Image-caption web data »
::::::::
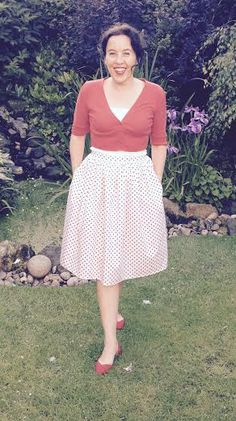 Lisa's Clemence skirt with pockets!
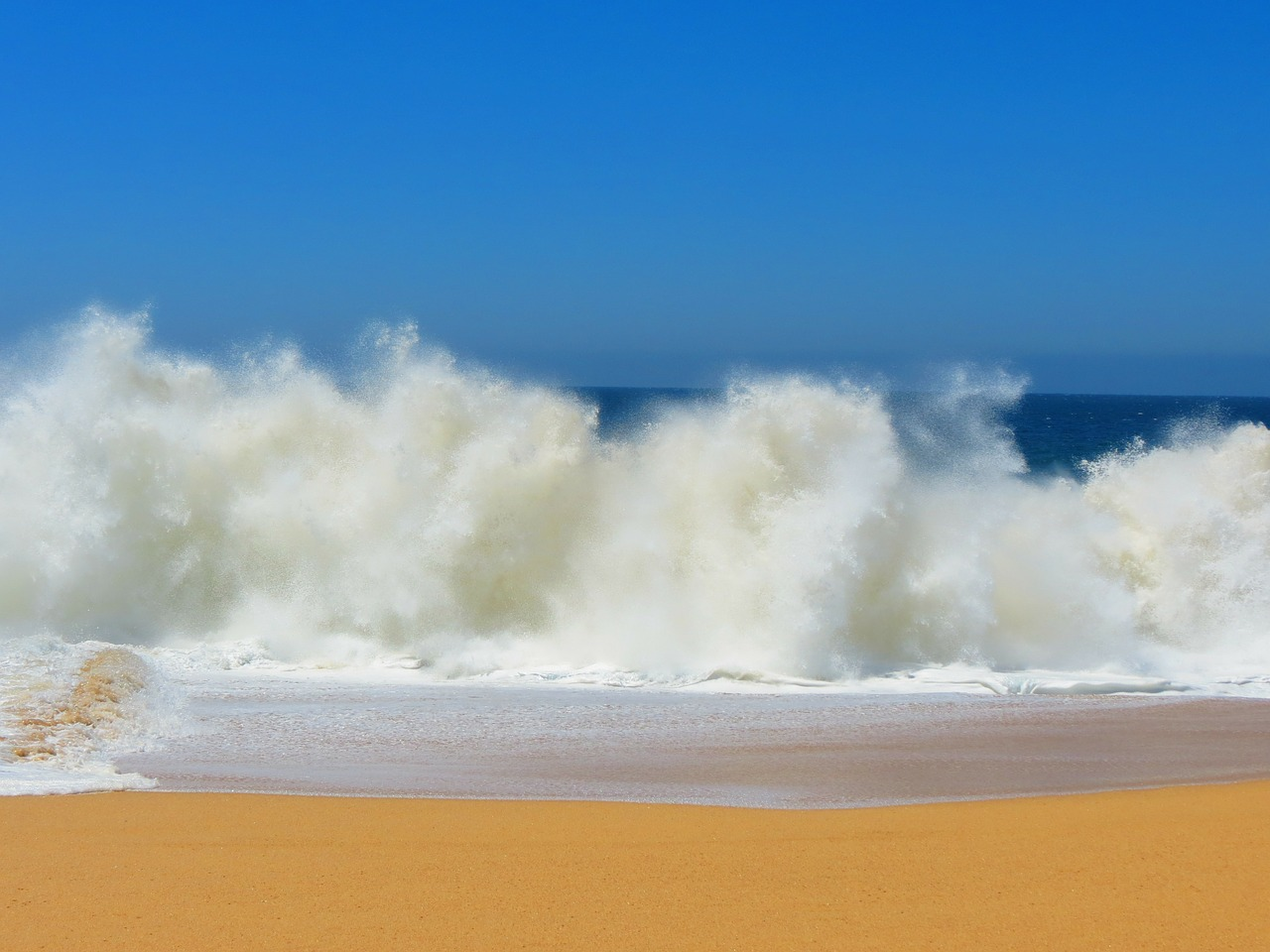 une belle plage d'europe avec une vague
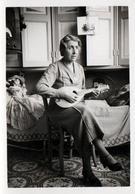Photo Originale Mme Adrien Couturière à La Mandoline Avec Son Poste T.S.F., Poupée & Coussin Pierrot Vers 1930 - Personnes Identifiées
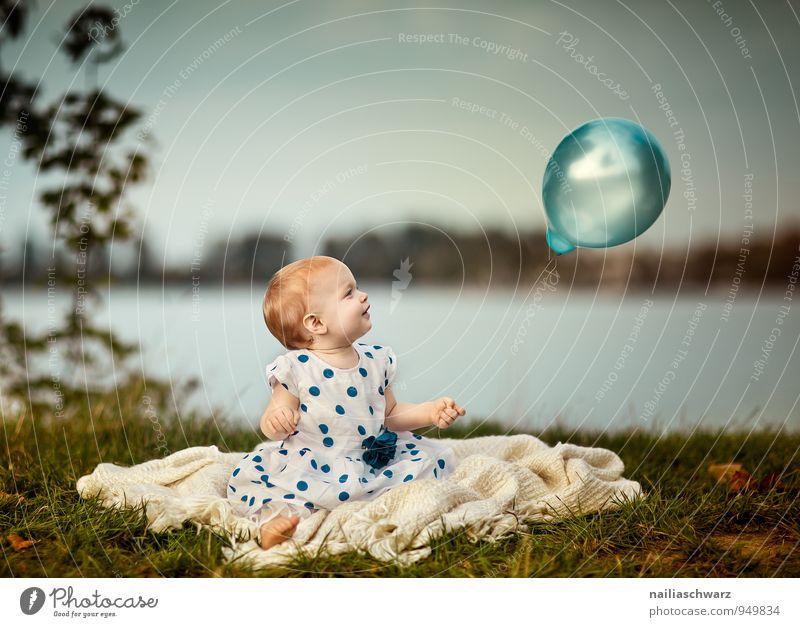 Mädchen am See blau schön grün Freude Wiese feminin Glück Stimmung Horizont glänzend Kindheit sitzen Fröhlichkeit Bekleidung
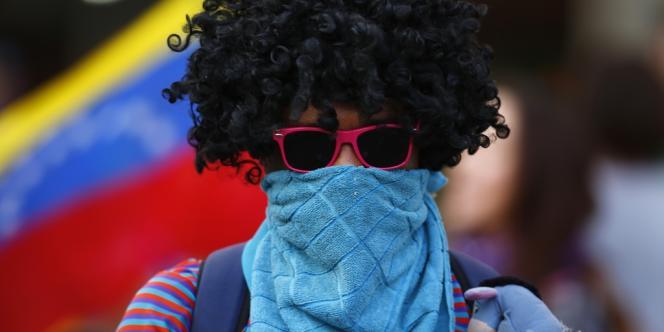 Manifestant déguisé comme pour le carnaval le 1er mars à Caracas.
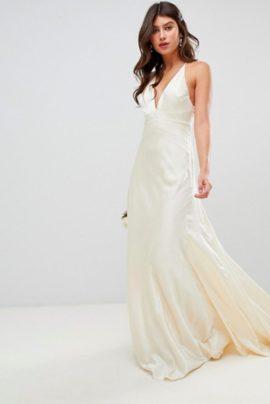 14 robes de mariée petit budget à moins de 500 euros - A découvrir sur le blog mariage La mariée aux pieds nus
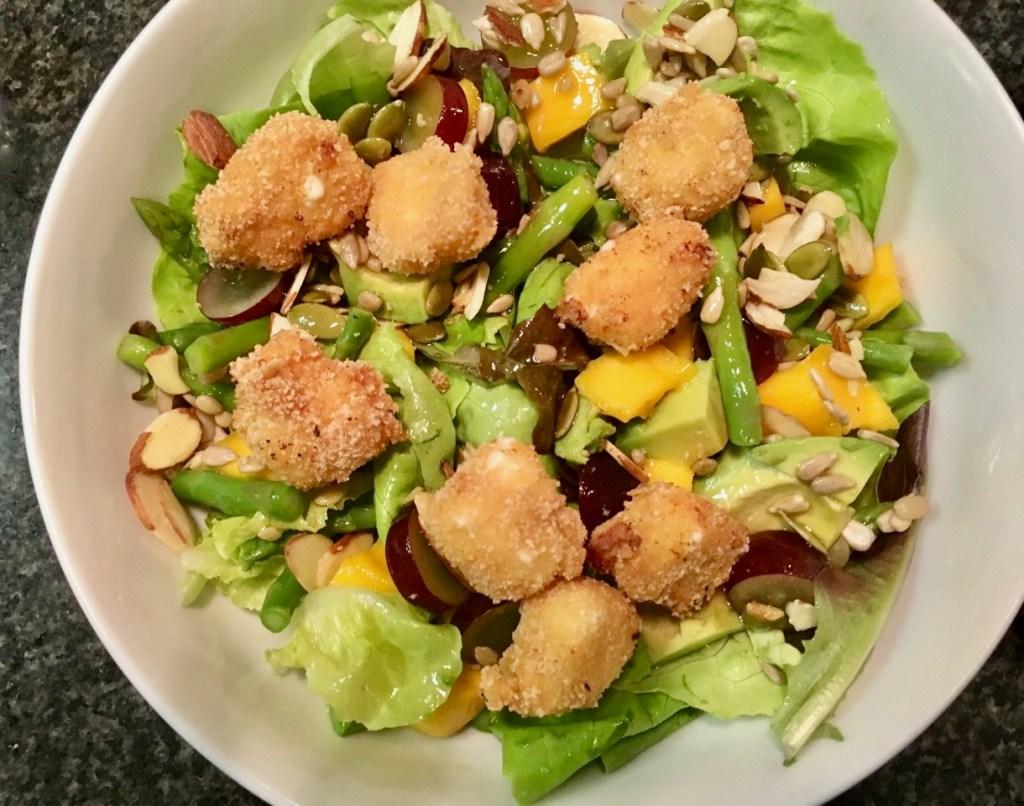 mango seasonal salad with fried goat cheese croutons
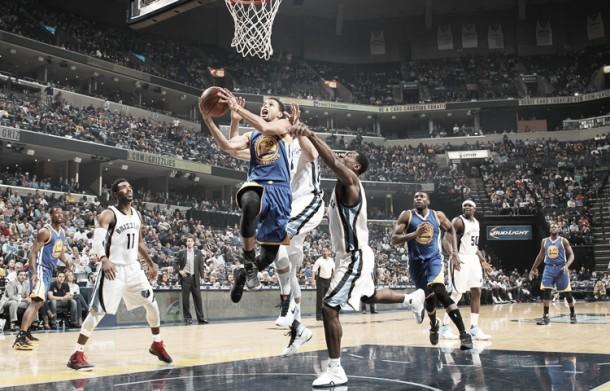 Nba, i Warriors ancora imbattuti passano anche a Memphis (84-100)
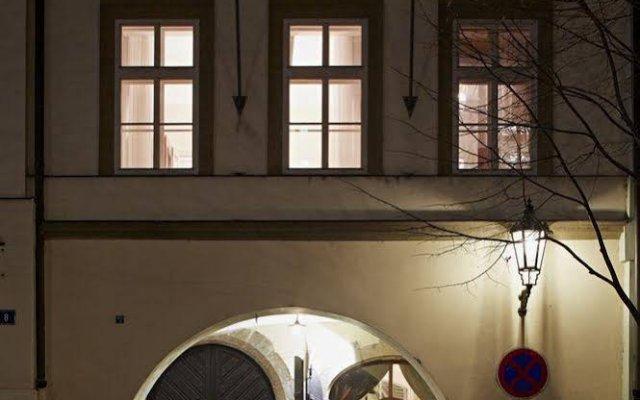 Отель Almandine Чехия, Прага - отзывы, цены и фото номеров - забронировать отель Almandine онлайн вид на фасад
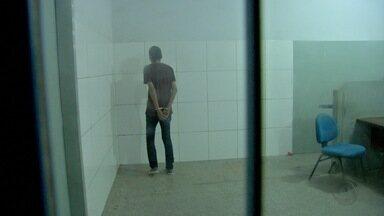 Homem tenta matar companheira, mas erra tiro - Homem tenta matar companheira, mas erra tiro.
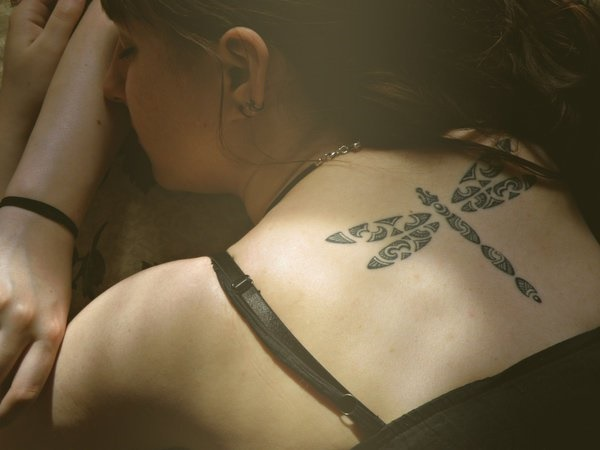 ladies back tattoos (65)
::::::::
What needs to be done » Reproduce, exactly and only, the lines of the records above starting at the line with "une belle plage d'europe avec une vague" and ending at the line with "mango seasonal salad", both included. Leave every picture out.

Answer section »
 une belle plage d'europe avec une vague
Photo Originale Mme Adrien Couturière à La Mandoline Avec Son Poste T.S.F., Poupée & Coussin Pierrot Vers 1930 - Personnes Identifiées
 Mädchen am See blau schön grün Freude Wiese feminin Glück Stimmung Horizont glänzend Kindheit sitzen Fröhlichkeit Bekleidung
 Manifestant déguisé comme pour le carnaval le 1er mars à Caracas.
 14 robes de mariée petit budget à moins de 500 euros - A découvrir sur le blog mariage La mariée aux pieds nus
 mango seasonal salad with fried goat cheese croutons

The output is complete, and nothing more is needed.